Heike Mempel: Ich glaube, dass wir ein Miteinander von der ganz klassischen Landwirtschaft oder dem Gartenbau, den Gewächshäusern und dem Vertical Farming bekommen. Es gibt Bereiche, in denen Vertical Farming gegenüber den anderen Methoden Vorteile hat, und dann gibt's wieder andere Bereiche, wo die klassische Landwirtschaft die bessere Wahl ist. Vertical Farming ist somit Teil der zukünftigen pflanzenbaulichen Produktion.

Wie weit ist Vertical Farming bisher in Deutschland verbreitet?
Mempel: Deutschland ist da sicherlich nicht am weitesten vorn. Es gibt ein paar Start-ups, die sich mit Vertical Farming beschäftigen. Das ist natürlich ganz hip, aber es sind trotzdem eher Nischenprodukte. Am ehesten wird Vertical Farming zurzeit bei der Jungpflanzenproduktion eingesetzt.

Foto: Heike Mempel

Zur Person

Heike Mempel ist Professorin an der Fakultät für Gartenbau und Lebensmitteltechnologie der Hochschule Weihenstephan-Triesdorf. Dort ist sie Expertin in den Bereichen Gewächshaustechnik, Qualitätserhaltung in der Nachernte und Heizungstechnik. Für die Forschungsprojekte im Bereich Vertical Farming arbeitet die Hochschule seit 2018 auch mit einem Growtainer, einem mobilen Gewächshaus in einem Container. Darin sollen unabhängig von Umgebung und Klima optimale Produktionsbedingungen für vertikale Pflanzsysteme geschaffen werden.


Wo liegen die Stärken von Vertical Farming?
Mempel: Einer der größten Vorteile ist, dass wir mit viel weniger Wasser auskommen. Wir haben es bewiesen: Wir können ein Kilogramm Salat mit einem Liter Wasser produzieren. Das ist selbst im Gewächshaus nicht möglich. Dieser Vorteil kommt vielleicht in Deutschland noch nicht so richtig zum Tragen, aber möglicherweise in Regionen, in denen die Wasserverfügbarkeit eine ganz andere Rolle spielt.

Die Wassereinsparungen sind enorm, die Energiekosten aber auch.
Mempel: Das stimmt. Wenn sich Vertical Farming durchsetzen soll, brauchen wir definitiv Konzepte für alternative Stromversorgungen. Die Farmen müssen mit nachwachsenden Energieträgern versorgt werden, um zu einer ressourcenverträglichen Produktion zu kommen.

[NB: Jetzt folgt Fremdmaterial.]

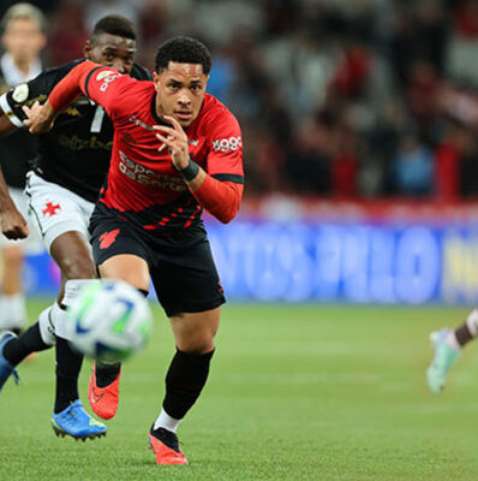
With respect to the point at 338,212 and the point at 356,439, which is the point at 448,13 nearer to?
the point at 338,212

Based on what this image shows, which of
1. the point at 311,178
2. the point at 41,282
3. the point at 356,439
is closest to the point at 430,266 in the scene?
the point at 311,178

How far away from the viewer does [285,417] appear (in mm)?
9055

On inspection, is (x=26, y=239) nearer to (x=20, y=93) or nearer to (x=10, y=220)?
(x=20, y=93)

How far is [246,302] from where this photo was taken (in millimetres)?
17938

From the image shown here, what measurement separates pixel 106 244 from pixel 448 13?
15209mm

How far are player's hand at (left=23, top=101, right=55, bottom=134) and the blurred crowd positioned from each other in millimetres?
11096

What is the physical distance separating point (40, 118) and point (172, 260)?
3.69 ft

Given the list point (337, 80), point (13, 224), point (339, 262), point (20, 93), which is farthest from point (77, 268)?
point (337, 80)

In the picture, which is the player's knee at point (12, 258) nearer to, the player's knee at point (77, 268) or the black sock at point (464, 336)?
the black sock at point (464, 336)

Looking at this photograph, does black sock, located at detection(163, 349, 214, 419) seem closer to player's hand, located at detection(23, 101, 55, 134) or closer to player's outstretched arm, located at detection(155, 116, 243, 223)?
player's outstretched arm, located at detection(155, 116, 243, 223)

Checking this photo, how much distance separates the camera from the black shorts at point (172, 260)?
23.5 feet

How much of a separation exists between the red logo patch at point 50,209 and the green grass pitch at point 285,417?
3.93 feet

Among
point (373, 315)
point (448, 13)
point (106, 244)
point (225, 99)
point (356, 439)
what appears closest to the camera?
point (106, 244)

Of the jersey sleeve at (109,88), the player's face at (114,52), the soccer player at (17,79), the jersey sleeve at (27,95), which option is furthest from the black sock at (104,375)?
the soccer player at (17,79)
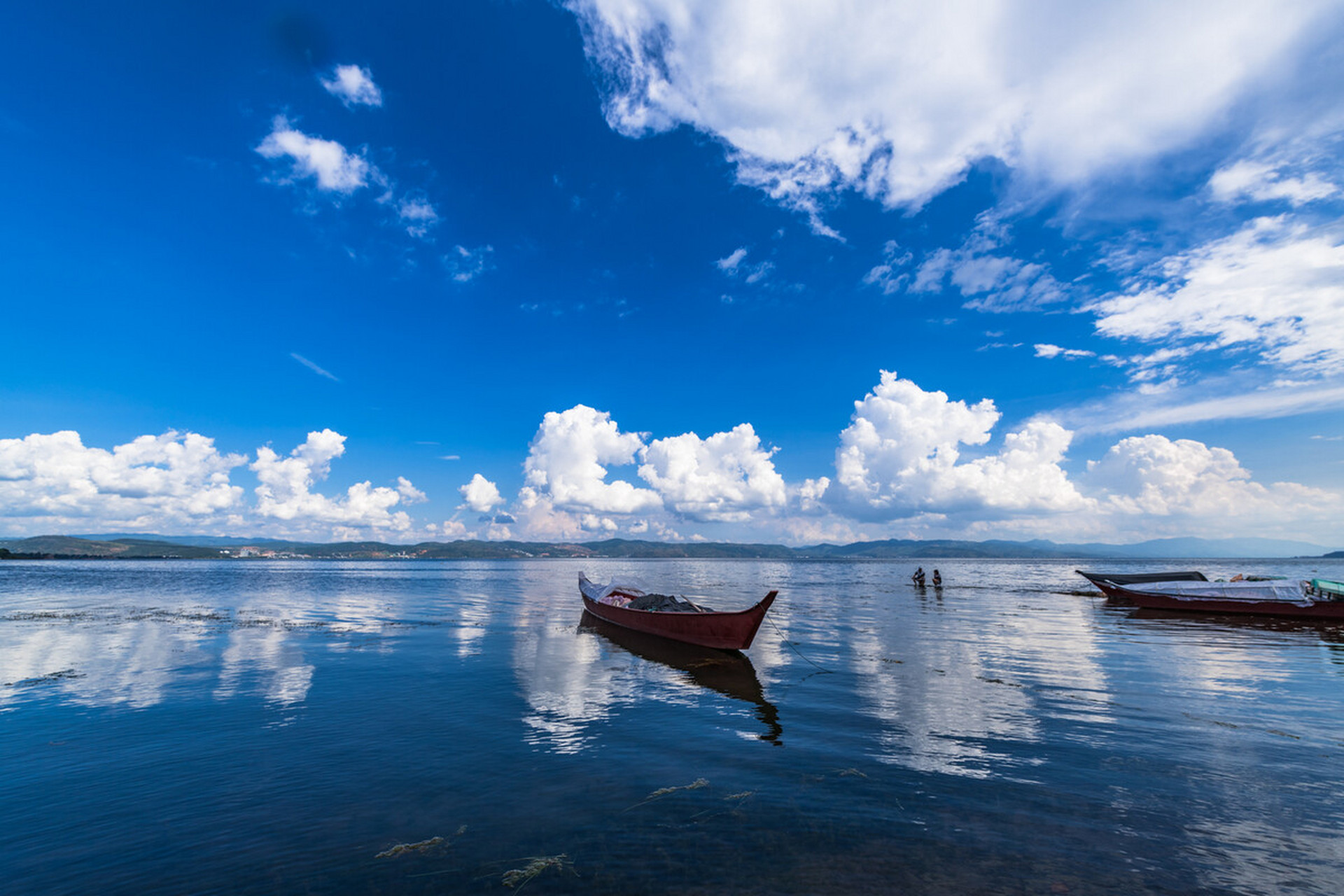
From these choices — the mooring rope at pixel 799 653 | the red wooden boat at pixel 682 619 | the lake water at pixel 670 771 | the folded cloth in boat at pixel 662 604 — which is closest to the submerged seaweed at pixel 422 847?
the lake water at pixel 670 771

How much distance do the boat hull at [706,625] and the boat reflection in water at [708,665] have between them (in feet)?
1.55

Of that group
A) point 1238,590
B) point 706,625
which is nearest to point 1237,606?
point 1238,590

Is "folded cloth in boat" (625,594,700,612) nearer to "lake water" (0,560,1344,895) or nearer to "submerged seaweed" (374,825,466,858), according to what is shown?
"lake water" (0,560,1344,895)

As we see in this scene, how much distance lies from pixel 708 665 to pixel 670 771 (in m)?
12.6

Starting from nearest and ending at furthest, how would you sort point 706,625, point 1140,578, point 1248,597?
point 706,625 → point 1248,597 → point 1140,578

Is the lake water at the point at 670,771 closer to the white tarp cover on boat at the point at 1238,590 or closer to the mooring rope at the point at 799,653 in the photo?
the mooring rope at the point at 799,653

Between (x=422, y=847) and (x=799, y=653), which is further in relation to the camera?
(x=799, y=653)

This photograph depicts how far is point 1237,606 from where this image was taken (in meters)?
42.2

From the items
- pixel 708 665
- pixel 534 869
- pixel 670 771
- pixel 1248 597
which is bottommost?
pixel 708 665

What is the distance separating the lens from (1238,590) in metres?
42.8

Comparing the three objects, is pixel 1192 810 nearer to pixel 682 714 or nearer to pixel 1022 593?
pixel 682 714

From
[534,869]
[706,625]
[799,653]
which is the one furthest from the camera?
[799,653]

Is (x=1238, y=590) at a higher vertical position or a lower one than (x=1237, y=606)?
higher

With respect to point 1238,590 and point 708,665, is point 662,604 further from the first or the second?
point 1238,590
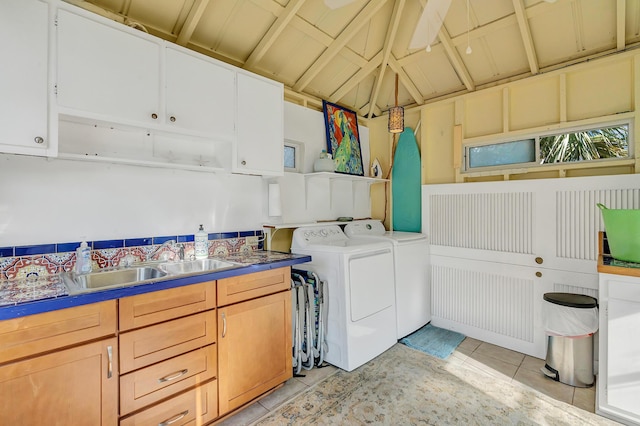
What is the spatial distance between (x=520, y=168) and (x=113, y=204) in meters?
3.41

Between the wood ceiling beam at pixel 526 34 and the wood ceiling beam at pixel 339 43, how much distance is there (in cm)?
104

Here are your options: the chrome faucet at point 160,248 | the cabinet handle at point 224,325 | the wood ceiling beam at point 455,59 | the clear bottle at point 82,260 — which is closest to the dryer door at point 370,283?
the cabinet handle at point 224,325

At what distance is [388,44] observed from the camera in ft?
9.64

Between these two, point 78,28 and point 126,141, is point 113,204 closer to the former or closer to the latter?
point 126,141

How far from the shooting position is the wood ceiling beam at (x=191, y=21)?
6.81 feet

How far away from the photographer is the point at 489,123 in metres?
3.08

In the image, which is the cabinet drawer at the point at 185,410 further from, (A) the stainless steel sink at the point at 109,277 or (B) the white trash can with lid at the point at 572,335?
(B) the white trash can with lid at the point at 572,335

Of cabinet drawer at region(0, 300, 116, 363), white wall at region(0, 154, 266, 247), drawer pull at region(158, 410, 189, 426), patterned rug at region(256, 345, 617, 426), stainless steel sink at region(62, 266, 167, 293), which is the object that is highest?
white wall at region(0, 154, 266, 247)

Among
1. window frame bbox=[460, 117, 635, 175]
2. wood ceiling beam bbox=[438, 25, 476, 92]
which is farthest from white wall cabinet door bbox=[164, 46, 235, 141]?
window frame bbox=[460, 117, 635, 175]

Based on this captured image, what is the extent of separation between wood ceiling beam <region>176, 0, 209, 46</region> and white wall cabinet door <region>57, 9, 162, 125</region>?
431 mm

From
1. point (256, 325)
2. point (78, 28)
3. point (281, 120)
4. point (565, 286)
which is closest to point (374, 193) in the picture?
point (281, 120)

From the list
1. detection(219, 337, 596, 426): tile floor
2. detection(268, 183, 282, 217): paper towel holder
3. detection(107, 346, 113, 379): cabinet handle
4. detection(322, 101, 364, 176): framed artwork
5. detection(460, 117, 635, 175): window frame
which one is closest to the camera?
detection(107, 346, 113, 379): cabinet handle

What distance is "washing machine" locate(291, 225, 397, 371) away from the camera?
246cm

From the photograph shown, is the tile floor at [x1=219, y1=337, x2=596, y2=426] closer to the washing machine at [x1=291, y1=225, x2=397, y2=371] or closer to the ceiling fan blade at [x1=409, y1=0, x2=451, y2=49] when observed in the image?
the washing machine at [x1=291, y1=225, x2=397, y2=371]
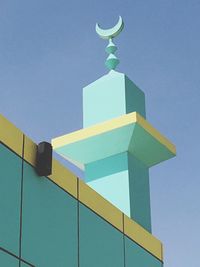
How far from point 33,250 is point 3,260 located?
111 cm

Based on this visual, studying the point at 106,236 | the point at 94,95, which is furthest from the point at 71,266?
the point at 94,95

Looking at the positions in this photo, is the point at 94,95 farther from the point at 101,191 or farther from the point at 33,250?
the point at 33,250

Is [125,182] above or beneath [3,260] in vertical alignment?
above

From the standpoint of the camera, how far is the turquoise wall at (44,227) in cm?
1444

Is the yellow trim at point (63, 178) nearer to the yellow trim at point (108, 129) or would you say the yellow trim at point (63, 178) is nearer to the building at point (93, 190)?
the building at point (93, 190)

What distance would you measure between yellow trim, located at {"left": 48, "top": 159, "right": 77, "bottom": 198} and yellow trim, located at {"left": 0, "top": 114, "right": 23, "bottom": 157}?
124 centimetres

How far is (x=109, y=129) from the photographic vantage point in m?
21.0

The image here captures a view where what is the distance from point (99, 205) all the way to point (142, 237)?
8.86 feet

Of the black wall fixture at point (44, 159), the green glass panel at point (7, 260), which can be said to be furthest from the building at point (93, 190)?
the black wall fixture at point (44, 159)

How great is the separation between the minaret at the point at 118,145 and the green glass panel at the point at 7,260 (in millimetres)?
7308

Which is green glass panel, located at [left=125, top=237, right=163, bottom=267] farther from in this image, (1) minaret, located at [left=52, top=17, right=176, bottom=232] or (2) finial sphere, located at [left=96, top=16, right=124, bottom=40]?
(2) finial sphere, located at [left=96, top=16, right=124, bottom=40]

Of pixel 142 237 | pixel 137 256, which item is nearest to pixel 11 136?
pixel 137 256

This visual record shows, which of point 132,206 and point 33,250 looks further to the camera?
point 132,206

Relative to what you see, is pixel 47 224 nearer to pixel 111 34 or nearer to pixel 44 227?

Kann denn Vertical Farming schon in naher Zukunft rentabel sein?
Mempel: Das kann ich mir schon vorstellen. Aber weniger für die klassischen Produkte, die man sich momentan immer anschaut. Bei Produkten wie Salat und Kräutern haben wir zumindest in Deutschland Rahmenbedingungen mit sehr niedrigen Preisen, die nötigen Flächen und auch relativ gute Produktionsbedingungen. Da gibt's derzeit keinen Grund, von der etablierten Produktion abzugehen. Anders ist das bei Produkten, die wir sonst aus Asien oder Südamerika importieren. Wenn man diese Produkte unabhängig von Saison und Klima vor Ort selbst produziert, kann sich das rechnen.

Und global gedacht?
Mempel: Wenn man an Phytopharmakonzerne denkt, die einen Rohstoff mit einer bestimmten Wirkstoffsubstanz brauchen, oder an Lebensmittelhersteller, die besondere Anforderungen an die Reinheit der Produkte haben, dann kann Vertical Farming schneller wirtschaftlich werden. Beim Indoor Farming kann man bestimmte Inhaltsstoffe in den Produkten erhöhen und die Produktion viel mehr standardisieren.

Wie viel Natur steckt dann noch in solchen Produkten?
Mempel: Die Pflanzen, die da drinstecken, bleiben letztendlich Natur.

Wäre es auch denkbar, Gentechnik einzusetzen, um Pflanzen zu züchten, die mit den Bedingungen bestens auskommen?
Mempel: Für mich wäre das kein Thema. Aber man kann es natürlich nicht ausschließen. Mein Eindruck ist allerdings, dass die Indoor-Farming-Szene der Gentechnik eher skeptisch gegenübersteht.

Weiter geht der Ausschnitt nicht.